La soirée s’achève sur LA création Rules of the Game, une pièce pour huit danseurs sur une musique de Pharell Williams interprétée par l’orchestre symphonique de Dallas et une scénographie éblouissante de Daniel Arsham.

Si on peut avoir quelques regrets sur les costumes vieux roses de Chris Stamp qui font perdre un peu de l’ampleur au propos de Jonah Bokaer, l’ensemble reste captivant et le film projeté en fond de scène imaginé par Daniel Arsham plante la chorégraphie dans un monde bien réel, celui des guerres qui détruisent et annihilent à jamais le patrimoine mondiale de l’Humanité.

Têtes, mains et bras de statues antiques sont jetées les uns contre les autres et leurs éclats sont projetés en gros plan sur un écran au lointain le tout au ralenti, offrant et prenant une place particulièrement forte dans la pièce.

Et si le réalisme et l’actualité ont ainsi la part belle dans ce film-décor, l’humour n’en est pas exclu puisque, sans cesse, arrivent dans ce film des images d’un ballon de basket lui aussi rogné et jeté comme un projectile responsable de ce chaos.

La danse est rondement menée. On regarde cela avec intérêt, a fortiori lorsque Albert Drake se lance dans un combat contre James McGinn digne d’un film de kung fu et qu’il est suivi et repris par les autres danseurs donnant tout d’un coup le goût d’un film de Tarantino.
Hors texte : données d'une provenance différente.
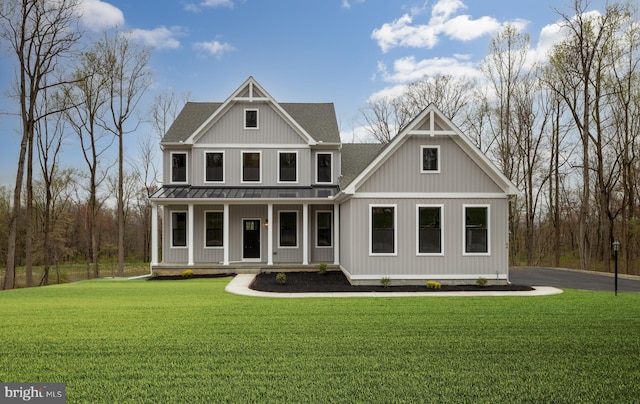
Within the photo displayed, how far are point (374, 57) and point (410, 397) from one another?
73.9ft

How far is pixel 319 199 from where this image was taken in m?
17.0

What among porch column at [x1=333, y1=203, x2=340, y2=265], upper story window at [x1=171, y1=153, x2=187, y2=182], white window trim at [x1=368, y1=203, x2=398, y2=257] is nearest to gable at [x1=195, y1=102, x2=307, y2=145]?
upper story window at [x1=171, y1=153, x2=187, y2=182]

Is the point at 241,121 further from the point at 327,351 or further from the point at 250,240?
the point at 327,351

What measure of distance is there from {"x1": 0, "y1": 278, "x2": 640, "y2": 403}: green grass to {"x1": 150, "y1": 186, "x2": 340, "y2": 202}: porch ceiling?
25.5 ft

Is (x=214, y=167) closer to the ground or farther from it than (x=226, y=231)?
farther from it

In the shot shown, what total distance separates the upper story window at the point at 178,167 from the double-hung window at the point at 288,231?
5.24 m

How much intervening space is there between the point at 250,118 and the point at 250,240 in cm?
597

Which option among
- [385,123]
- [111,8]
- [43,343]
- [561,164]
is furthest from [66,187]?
[561,164]

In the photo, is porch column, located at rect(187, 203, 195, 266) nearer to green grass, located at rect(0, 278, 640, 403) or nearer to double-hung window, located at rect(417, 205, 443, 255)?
green grass, located at rect(0, 278, 640, 403)

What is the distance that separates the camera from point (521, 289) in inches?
492

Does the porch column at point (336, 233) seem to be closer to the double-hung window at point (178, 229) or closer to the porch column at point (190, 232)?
the porch column at point (190, 232)

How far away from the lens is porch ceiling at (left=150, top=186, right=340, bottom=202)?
671 inches

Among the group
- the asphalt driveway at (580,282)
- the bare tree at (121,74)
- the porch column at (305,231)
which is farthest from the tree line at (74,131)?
the asphalt driveway at (580,282)

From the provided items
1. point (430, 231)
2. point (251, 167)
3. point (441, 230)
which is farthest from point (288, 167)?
point (441, 230)
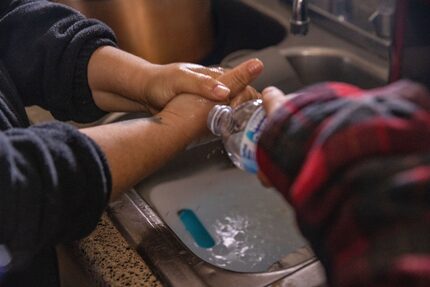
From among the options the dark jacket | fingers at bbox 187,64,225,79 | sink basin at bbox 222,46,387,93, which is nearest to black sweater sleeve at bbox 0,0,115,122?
the dark jacket

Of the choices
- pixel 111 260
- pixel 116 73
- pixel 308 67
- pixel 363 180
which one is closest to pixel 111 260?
pixel 111 260

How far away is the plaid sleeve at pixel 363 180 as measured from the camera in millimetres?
378

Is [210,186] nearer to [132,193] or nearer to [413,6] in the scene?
[132,193]

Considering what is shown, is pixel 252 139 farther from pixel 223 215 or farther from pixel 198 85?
pixel 223 215

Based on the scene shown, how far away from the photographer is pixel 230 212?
0.89 metres

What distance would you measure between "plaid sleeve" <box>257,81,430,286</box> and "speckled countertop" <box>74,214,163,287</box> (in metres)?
0.23

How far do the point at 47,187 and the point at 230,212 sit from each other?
411mm

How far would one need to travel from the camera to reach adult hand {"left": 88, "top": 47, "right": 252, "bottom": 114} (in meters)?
0.72

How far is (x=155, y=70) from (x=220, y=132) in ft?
0.44

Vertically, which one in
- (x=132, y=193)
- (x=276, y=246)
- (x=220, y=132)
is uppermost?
(x=220, y=132)

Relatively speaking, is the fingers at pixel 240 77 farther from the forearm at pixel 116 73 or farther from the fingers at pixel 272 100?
the fingers at pixel 272 100

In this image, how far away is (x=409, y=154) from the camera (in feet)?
1.32

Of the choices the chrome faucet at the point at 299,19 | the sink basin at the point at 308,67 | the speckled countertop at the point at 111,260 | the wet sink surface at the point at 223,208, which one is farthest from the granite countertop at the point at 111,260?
the chrome faucet at the point at 299,19

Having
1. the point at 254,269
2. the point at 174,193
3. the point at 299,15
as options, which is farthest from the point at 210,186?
the point at 299,15
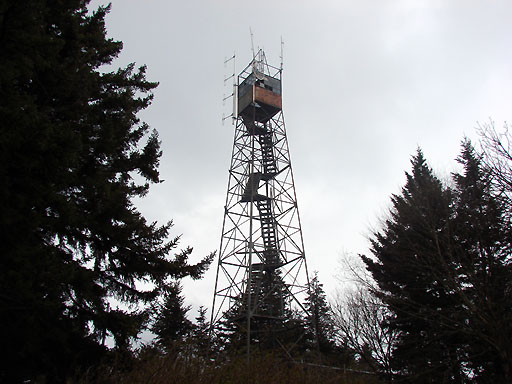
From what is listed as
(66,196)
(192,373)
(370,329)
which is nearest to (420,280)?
(370,329)

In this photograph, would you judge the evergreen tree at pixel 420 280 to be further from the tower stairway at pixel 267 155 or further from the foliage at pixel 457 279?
the tower stairway at pixel 267 155

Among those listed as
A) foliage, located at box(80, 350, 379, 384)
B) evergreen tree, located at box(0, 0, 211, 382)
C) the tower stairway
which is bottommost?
foliage, located at box(80, 350, 379, 384)

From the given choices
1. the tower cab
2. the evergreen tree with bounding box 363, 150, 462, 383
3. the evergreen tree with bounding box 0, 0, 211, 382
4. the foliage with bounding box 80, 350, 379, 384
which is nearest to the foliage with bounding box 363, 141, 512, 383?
the evergreen tree with bounding box 363, 150, 462, 383

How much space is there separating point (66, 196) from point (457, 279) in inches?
350

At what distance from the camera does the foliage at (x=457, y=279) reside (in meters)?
9.99

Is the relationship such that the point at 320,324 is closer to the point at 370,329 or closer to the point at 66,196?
the point at 370,329

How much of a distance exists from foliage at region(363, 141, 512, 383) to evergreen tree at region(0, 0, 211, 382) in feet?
19.6

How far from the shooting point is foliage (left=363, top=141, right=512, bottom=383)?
32.8 ft

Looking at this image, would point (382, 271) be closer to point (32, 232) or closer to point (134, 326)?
point (134, 326)

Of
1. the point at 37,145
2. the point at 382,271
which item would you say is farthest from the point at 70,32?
the point at 382,271

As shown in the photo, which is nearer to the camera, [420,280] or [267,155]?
[420,280]

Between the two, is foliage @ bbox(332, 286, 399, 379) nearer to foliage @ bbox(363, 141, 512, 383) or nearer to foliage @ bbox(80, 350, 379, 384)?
foliage @ bbox(363, 141, 512, 383)

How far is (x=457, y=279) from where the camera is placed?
10.6 m

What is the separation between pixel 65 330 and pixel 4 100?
3.82 m
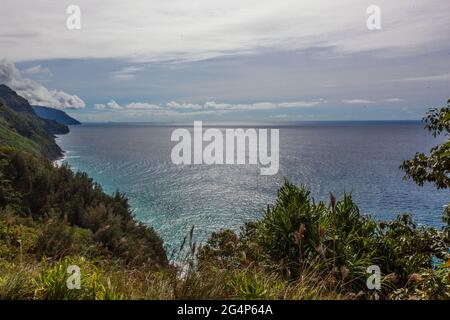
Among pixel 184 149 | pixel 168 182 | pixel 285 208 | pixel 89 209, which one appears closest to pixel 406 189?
pixel 168 182

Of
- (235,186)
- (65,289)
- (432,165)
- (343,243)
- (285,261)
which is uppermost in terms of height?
(432,165)

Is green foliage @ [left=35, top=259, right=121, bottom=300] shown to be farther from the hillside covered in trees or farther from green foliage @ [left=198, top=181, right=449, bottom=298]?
green foliage @ [left=198, top=181, right=449, bottom=298]

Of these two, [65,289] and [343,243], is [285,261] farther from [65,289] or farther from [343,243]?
[65,289]

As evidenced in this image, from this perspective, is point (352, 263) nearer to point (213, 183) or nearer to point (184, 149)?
point (213, 183)

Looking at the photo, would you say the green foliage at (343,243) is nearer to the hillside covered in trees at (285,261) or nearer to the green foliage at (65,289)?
the hillside covered in trees at (285,261)

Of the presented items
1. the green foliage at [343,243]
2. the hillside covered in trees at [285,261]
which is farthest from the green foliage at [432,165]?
the green foliage at [343,243]

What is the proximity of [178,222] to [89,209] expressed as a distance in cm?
2904

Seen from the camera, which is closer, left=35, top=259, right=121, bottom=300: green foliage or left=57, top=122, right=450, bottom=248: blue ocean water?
left=35, top=259, right=121, bottom=300: green foliage

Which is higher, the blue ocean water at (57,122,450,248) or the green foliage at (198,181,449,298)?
the green foliage at (198,181,449,298)

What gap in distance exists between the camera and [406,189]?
73.4 m

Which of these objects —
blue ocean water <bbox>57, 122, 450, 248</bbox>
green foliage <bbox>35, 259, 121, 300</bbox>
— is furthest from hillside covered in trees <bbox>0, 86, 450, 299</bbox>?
blue ocean water <bbox>57, 122, 450, 248</bbox>

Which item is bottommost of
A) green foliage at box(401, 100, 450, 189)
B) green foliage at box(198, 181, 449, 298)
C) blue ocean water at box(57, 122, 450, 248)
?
blue ocean water at box(57, 122, 450, 248)

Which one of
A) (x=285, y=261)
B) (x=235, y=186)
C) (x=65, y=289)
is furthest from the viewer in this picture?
(x=235, y=186)

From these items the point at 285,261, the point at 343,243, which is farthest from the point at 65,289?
the point at 343,243
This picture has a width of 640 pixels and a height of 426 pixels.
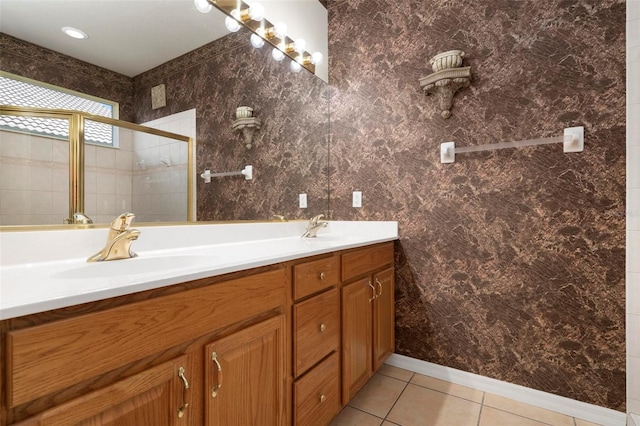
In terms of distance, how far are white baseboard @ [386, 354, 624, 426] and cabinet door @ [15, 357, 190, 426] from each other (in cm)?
165

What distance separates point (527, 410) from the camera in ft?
5.43

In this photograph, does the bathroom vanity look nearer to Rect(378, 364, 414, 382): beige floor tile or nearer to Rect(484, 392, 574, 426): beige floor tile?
Rect(378, 364, 414, 382): beige floor tile

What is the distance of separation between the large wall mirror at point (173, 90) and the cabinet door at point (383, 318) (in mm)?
722

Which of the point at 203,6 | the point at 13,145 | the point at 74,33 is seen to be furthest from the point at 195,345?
the point at 203,6

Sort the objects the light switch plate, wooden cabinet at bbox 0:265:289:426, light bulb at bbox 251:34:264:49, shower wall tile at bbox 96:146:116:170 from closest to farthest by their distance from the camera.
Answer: wooden cabinet at bbox 0:265:289:426 < shower wall tile at bbox 96:146:116:170 < light bulb at bbox 251:34:264:49 < the light switch plate

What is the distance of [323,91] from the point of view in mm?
2363

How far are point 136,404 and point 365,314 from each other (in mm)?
1200

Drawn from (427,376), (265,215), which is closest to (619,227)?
(427,376)

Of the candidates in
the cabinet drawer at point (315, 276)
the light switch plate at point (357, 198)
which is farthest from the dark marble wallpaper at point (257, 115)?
the cabinet drawer at point (315, 276)

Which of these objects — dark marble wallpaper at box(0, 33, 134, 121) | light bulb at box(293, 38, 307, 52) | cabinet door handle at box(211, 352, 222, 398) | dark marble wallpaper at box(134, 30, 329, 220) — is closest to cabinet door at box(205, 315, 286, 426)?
cabinet door handle at box(211, 352, 222, 398)

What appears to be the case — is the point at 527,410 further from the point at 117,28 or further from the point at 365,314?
the point at 117,28

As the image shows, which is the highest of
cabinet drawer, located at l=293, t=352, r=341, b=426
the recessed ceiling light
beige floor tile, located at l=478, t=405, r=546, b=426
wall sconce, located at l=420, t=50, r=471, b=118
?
wall sconce, located at l=420, t=50, r=471, b=118

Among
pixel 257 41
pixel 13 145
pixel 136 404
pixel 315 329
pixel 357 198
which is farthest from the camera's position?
pixel 357 198

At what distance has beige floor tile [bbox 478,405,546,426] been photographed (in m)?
1.55
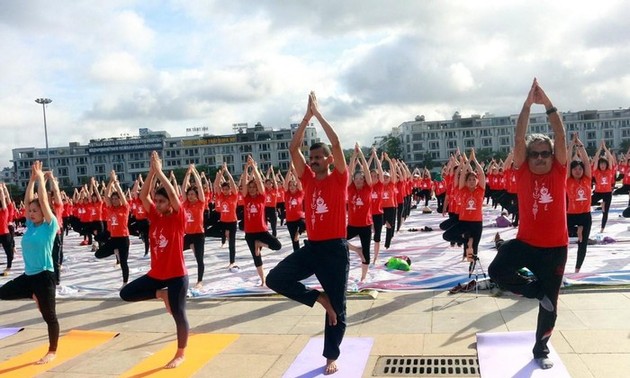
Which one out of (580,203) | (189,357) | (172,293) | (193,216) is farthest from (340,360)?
(580,203)

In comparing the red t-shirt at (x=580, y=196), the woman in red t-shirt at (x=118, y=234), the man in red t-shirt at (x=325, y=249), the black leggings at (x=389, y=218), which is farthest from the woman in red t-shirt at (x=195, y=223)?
the red t-shirt at (x=580, y=196)

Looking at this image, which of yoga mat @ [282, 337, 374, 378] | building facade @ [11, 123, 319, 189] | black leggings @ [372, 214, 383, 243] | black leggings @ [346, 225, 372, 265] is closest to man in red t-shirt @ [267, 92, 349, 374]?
yoga mat @ [282, 337, 374, 378]

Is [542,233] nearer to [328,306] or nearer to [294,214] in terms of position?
[328,306]

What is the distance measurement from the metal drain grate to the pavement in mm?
114

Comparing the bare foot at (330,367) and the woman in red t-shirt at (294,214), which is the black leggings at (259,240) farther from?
the bare foot at (330,367)

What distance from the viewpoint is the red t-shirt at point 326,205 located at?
516 centimetres

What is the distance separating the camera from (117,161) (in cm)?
11075

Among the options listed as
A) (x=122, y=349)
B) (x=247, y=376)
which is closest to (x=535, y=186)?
(x=247, y=376)

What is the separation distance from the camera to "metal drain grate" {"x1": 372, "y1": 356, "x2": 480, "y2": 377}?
495 centimetres

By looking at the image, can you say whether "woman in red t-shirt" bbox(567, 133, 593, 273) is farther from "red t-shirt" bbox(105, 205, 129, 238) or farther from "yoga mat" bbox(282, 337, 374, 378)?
"red t-shirt" bbox(105, 205, 129, 238)

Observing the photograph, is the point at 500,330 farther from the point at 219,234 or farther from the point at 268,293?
the point at 219,234

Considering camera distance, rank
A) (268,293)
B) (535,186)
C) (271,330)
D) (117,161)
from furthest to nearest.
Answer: (117,161), (268,293), (271,330), (535,186)

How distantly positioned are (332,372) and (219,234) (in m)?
7.97

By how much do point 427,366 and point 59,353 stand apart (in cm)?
417
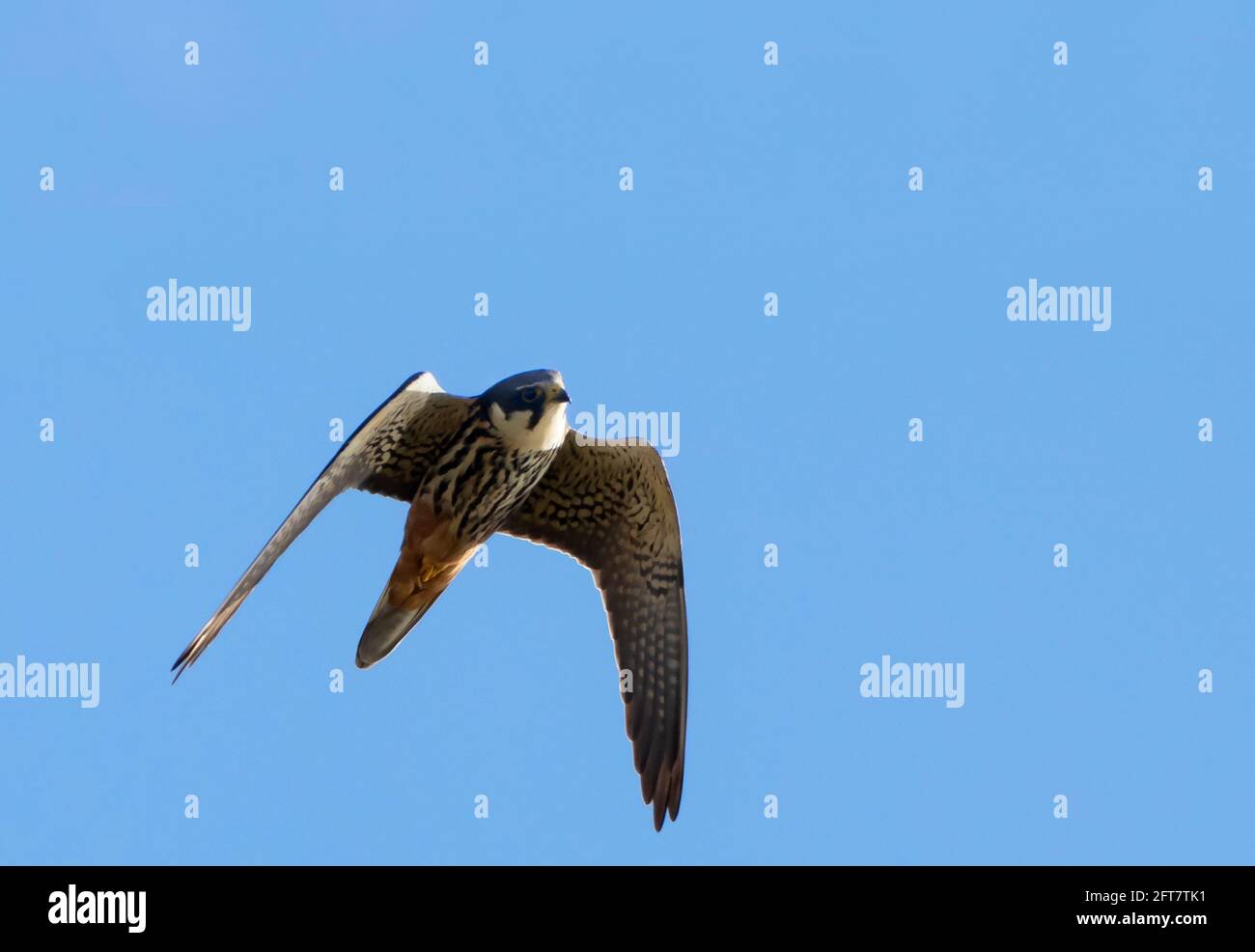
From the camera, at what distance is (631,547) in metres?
12.4

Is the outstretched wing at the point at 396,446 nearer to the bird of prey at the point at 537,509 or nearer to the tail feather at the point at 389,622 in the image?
the bird of prey at the point at 537,509

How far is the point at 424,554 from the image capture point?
11461 millimetres

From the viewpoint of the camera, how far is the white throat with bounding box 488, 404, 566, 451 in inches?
438

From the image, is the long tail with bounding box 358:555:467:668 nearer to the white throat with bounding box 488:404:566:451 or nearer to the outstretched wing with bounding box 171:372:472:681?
the outstretched wing with bounding box 171:372:472:681

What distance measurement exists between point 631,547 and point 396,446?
78.8 inches

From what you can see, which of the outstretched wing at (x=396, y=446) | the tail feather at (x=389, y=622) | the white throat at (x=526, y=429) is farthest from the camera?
the tail feather at (x=389, y=622)

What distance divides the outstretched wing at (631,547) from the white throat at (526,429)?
731 mm

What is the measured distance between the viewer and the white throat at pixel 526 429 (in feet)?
36.5

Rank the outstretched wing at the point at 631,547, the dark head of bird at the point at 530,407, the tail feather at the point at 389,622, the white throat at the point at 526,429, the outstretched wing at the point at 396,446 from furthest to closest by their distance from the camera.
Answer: the outstretched wing at the point at 631,547, the tail feather at the point at 389,622, the white throat at the point at 526,429, the dark head of bird at the point at 530,407, the outstretched wing at the point at 396,446

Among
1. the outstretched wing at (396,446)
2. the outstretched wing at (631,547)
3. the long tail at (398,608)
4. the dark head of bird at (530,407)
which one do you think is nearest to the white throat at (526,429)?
the dark head of bird at (530,407)

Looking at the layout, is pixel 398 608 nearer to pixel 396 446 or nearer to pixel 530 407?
pixel 396 446
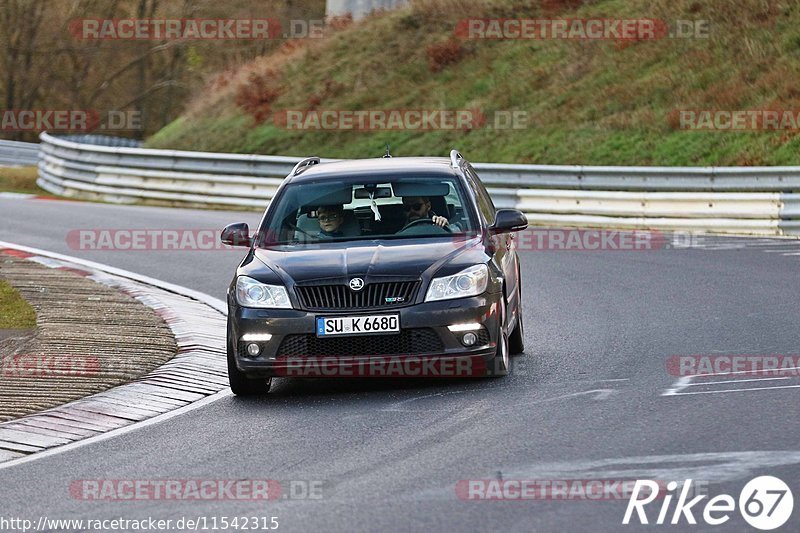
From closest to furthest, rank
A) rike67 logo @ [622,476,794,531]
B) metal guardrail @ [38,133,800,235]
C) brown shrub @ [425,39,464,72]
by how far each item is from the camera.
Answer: rike67 logo @ [622,476,794,531] < metal guardrail @ [38,133,800,235] < brown shrub @ [425,39,464,72]

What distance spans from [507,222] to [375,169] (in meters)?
1.22

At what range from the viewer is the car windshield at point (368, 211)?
10.6 meters

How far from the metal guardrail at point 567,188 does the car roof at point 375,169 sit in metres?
10.1

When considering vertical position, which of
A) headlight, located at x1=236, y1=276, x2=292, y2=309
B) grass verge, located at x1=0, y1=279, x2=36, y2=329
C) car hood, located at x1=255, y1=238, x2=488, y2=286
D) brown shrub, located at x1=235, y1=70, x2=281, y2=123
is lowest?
grass verge, located at x1=0, y1=279, x2=36, y2=329

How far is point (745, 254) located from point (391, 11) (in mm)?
23805

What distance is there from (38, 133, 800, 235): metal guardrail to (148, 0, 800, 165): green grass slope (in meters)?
2.94

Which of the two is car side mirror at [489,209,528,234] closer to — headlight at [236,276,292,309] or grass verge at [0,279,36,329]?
headlight at [236,276,292,309]

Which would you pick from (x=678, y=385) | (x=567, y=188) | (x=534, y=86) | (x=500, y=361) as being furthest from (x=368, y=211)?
(x=534, y=86)

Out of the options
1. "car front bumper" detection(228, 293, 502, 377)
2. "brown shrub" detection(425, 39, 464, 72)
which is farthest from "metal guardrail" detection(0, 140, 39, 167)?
A: "car front bumper" detection(228, 293, 502, 377)

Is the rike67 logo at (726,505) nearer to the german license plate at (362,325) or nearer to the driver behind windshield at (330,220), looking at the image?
the german license plate at (362,325)

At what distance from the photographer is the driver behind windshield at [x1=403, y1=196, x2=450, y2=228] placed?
419 inches

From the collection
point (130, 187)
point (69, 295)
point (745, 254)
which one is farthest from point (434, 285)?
point (130, 187)

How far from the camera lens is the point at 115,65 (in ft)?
187

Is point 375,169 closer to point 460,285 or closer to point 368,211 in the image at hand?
point 368,211
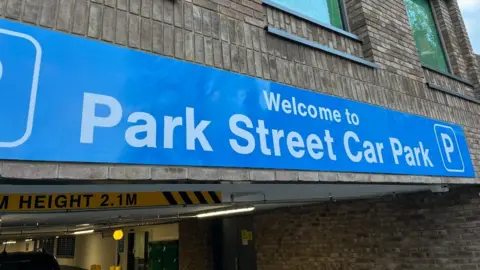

Si parfois Rules of the game apparaît désuet ou facile, il faut bien imaginer cette pièce dans la capitale impitoyable du pétrole, Dallas, au fin fond du Texas où les exigences de la danse contemporaine ne sont pas toujours aussi pointues que celles que nous pouvons avoir en Europe. Et, de ce point de vue, le programme proposé par la Biennale permet de faire le point sur l’état de la danse dans ce pays qui a porté des artistes comme Merce Cunningham dont, ce n’est pas un hasard, Jonah Bokaer a été l’un des plus jeunes danseurs admis dans sa compagnie.

Et, m’est avis que le maître ne doit pas rougir du parcours de son jeune disciple, même si, depuis ses débuts chez Cunningham, Jonah Bokaer a su développer son propre langage, ses propres topics et imposer aux Etats Unis une signature singulière, sorte de synthèse de plusieurs sources d’inspiration où l’Europe et ses spécificités sont présentes tant Jonah Bokaer est fasciné par la culture de ce vieux continent où il a des attaches et où il entretient des fidélités qui lui permettent de créer des pièces qui, petit à petit, constituent une constellation qui le signale dans cet univers de la danse contemporaine.

Un programme donc qui permet à la Biennale de danse de Lyon de renouer avec le grand frère Américain qu’elle a su nous faire aimer.